What you need to do ::
In the entries below, some lines contain "frames"; work out how many and answer with the figure only.

Data records ::
____

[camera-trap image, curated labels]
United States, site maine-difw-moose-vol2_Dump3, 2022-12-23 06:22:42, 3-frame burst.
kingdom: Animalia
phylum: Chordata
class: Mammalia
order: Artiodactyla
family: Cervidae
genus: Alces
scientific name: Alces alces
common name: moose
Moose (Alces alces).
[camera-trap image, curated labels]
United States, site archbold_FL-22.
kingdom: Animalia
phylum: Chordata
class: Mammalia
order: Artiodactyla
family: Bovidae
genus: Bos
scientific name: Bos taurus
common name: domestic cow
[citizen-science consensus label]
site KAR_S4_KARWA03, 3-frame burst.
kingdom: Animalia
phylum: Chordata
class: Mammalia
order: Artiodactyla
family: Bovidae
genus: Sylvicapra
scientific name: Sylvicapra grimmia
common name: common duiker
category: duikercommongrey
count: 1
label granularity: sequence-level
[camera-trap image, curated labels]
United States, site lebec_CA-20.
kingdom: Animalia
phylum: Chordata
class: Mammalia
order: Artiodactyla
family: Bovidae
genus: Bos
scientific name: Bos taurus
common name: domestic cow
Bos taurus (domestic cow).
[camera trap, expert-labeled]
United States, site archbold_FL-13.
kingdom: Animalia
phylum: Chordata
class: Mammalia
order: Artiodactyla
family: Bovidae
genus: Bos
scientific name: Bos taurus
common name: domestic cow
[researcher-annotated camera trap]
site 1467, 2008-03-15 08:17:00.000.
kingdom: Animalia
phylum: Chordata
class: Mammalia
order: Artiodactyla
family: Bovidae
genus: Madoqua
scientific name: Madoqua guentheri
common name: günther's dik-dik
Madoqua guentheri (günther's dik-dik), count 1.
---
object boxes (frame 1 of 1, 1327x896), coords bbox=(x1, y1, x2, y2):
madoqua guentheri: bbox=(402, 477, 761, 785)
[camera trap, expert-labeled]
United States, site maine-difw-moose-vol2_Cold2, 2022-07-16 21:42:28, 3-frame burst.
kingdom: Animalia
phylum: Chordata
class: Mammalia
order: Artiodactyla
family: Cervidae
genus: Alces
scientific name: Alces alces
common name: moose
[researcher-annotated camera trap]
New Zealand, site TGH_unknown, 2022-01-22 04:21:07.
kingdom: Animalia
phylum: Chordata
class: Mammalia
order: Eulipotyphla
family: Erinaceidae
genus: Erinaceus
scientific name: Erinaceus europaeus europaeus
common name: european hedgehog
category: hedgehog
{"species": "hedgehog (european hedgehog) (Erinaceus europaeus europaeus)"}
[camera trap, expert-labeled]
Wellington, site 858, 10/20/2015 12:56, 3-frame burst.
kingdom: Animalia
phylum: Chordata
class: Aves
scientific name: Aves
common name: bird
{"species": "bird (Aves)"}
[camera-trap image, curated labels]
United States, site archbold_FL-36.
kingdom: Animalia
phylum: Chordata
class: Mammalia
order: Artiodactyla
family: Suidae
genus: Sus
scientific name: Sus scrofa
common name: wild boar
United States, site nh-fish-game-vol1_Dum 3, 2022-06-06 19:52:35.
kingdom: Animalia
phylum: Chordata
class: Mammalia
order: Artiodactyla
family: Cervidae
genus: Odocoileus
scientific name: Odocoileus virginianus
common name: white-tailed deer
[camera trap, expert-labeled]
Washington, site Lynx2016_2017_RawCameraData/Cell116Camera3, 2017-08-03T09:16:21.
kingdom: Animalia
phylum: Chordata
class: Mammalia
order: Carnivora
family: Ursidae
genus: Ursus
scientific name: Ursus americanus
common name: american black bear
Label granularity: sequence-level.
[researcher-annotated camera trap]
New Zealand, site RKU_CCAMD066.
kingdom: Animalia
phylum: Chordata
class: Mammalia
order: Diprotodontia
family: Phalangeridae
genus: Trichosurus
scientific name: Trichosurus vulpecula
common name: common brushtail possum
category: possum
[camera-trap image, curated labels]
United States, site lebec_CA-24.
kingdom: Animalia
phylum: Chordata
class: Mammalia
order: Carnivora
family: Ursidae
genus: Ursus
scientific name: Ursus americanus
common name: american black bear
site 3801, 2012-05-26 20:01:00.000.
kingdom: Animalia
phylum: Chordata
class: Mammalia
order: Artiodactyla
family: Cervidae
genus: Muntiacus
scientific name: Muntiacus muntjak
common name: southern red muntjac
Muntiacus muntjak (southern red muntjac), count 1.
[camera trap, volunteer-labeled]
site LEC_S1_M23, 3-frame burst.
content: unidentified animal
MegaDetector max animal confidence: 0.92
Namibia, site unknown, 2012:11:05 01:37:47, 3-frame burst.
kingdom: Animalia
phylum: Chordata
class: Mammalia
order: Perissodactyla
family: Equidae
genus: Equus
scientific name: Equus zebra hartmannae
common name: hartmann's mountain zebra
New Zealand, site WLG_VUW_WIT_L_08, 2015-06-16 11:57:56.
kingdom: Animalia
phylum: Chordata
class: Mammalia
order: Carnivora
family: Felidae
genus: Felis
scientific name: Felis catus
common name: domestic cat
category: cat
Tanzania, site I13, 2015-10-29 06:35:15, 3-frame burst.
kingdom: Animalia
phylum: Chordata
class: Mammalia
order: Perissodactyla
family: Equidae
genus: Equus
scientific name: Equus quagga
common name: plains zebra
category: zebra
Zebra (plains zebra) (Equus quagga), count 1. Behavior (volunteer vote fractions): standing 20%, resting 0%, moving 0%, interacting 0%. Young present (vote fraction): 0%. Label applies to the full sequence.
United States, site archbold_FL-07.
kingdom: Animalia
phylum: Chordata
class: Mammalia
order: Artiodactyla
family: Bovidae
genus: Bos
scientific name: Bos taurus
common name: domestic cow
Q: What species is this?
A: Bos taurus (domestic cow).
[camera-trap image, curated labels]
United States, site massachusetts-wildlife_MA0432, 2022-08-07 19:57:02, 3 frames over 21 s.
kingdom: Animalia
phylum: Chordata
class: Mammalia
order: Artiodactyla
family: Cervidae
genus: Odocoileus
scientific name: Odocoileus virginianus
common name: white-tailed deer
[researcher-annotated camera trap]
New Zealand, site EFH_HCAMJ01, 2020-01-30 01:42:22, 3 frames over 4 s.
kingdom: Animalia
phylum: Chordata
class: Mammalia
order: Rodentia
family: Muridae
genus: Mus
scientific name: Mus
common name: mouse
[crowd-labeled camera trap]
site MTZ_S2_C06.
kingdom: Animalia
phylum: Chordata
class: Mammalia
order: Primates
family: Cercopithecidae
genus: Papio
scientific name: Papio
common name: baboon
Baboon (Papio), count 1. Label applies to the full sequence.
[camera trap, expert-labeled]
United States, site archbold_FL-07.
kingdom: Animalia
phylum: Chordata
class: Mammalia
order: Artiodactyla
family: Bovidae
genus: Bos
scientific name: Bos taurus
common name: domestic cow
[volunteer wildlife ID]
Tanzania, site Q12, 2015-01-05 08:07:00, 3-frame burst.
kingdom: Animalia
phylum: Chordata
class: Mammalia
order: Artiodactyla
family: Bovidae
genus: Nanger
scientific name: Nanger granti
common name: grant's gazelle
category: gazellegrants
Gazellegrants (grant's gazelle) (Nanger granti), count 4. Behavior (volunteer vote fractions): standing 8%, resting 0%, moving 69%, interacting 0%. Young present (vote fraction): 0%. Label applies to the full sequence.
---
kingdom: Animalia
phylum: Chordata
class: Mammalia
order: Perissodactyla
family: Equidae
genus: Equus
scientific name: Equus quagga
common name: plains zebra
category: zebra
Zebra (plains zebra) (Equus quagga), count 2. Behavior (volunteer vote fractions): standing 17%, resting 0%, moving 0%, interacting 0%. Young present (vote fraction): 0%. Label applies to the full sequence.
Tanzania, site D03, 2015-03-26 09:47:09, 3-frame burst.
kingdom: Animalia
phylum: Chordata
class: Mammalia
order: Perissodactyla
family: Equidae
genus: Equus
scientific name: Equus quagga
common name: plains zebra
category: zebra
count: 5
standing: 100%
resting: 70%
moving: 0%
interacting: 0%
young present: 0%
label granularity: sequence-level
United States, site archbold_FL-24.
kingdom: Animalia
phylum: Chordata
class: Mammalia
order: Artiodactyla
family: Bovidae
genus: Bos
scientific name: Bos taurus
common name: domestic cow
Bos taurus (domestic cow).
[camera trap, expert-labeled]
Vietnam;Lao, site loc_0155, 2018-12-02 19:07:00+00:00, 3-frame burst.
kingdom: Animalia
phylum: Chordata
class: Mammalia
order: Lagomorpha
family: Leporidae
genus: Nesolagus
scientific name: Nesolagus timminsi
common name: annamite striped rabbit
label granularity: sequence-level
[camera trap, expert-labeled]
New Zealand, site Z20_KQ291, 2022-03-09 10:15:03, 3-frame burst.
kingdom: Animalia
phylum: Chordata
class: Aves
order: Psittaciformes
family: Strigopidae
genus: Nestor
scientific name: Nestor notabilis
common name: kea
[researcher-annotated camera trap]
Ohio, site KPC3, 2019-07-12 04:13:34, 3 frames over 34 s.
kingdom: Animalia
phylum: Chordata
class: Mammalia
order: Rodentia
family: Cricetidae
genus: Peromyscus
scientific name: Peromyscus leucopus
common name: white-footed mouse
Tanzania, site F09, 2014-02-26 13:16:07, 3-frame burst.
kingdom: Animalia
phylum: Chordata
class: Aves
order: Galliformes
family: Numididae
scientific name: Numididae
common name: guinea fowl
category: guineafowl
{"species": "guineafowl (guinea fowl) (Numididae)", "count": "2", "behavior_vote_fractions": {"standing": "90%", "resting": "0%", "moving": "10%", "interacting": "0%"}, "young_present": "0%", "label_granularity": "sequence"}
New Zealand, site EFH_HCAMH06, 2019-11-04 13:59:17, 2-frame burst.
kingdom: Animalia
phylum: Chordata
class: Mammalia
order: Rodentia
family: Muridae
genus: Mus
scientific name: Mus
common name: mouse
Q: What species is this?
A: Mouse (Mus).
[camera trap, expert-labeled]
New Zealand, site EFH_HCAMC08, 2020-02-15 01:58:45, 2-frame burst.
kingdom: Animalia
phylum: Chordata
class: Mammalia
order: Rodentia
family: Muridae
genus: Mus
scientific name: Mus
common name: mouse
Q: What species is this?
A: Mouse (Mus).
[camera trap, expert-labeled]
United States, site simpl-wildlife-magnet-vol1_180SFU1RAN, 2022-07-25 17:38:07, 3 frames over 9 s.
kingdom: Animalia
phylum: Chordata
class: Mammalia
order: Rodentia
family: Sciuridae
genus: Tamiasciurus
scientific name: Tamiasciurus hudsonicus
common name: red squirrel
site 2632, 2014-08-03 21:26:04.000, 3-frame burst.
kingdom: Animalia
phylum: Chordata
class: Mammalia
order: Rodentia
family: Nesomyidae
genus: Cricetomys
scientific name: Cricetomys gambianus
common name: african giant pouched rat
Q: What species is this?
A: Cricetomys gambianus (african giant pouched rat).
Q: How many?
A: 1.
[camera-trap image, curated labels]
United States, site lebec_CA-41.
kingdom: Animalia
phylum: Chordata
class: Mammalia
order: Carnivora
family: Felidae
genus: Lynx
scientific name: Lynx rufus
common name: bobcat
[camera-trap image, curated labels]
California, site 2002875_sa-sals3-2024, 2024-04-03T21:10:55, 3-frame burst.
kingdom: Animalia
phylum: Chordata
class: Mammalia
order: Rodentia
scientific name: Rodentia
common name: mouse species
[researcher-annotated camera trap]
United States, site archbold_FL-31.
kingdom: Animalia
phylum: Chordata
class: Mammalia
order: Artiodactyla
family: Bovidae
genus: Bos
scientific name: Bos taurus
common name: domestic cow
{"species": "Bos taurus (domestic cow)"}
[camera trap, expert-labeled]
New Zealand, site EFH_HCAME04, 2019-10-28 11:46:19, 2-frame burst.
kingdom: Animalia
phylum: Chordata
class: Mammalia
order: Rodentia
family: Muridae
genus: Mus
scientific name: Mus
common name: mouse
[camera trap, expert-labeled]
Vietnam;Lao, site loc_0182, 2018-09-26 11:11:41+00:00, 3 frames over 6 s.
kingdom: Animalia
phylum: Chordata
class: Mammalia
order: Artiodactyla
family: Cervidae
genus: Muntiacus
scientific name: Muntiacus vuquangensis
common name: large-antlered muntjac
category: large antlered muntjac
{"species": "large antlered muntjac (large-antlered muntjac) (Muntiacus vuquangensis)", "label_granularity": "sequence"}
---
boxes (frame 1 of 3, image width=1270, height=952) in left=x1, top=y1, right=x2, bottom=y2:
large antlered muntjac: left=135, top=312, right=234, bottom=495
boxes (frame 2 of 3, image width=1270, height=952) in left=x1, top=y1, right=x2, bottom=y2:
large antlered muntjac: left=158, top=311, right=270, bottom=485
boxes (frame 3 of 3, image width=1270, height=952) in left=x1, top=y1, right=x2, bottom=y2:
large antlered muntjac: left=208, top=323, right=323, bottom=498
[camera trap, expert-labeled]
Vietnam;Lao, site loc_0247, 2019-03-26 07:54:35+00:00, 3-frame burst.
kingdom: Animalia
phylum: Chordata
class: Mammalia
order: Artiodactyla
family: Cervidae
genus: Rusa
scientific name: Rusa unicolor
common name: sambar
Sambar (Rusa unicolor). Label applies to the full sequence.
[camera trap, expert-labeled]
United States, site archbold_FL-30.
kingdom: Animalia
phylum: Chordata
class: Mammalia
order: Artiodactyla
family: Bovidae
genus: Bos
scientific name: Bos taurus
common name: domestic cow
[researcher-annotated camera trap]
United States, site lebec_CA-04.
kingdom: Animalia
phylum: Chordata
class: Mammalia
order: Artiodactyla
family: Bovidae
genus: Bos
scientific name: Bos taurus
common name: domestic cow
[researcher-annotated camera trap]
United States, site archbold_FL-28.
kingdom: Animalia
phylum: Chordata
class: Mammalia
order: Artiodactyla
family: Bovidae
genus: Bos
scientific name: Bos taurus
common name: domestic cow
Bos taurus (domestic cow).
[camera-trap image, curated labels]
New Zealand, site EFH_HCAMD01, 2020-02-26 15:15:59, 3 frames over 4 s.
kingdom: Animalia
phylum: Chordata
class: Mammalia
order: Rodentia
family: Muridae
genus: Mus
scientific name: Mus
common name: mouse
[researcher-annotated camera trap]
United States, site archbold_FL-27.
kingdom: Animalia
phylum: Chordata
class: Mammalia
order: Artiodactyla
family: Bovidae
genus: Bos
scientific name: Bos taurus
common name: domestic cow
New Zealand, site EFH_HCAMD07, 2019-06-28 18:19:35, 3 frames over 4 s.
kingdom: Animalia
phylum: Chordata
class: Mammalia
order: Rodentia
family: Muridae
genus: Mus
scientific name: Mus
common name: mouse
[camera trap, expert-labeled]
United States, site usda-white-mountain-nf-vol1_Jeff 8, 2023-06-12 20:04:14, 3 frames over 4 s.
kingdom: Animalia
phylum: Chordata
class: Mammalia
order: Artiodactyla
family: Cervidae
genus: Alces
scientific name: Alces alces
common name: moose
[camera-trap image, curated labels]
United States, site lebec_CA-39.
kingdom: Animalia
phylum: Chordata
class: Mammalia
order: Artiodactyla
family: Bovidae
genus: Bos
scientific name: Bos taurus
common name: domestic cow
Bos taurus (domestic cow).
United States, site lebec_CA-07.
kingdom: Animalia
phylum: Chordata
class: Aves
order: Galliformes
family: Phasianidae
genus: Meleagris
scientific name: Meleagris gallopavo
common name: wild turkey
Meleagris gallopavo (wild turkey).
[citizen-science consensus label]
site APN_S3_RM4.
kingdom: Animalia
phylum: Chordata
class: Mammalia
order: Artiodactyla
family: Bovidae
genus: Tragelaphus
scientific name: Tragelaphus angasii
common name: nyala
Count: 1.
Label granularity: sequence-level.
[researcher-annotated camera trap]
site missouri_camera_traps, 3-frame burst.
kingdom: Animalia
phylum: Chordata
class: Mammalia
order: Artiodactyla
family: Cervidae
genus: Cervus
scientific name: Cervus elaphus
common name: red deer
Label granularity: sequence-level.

____

Result of the task ::
8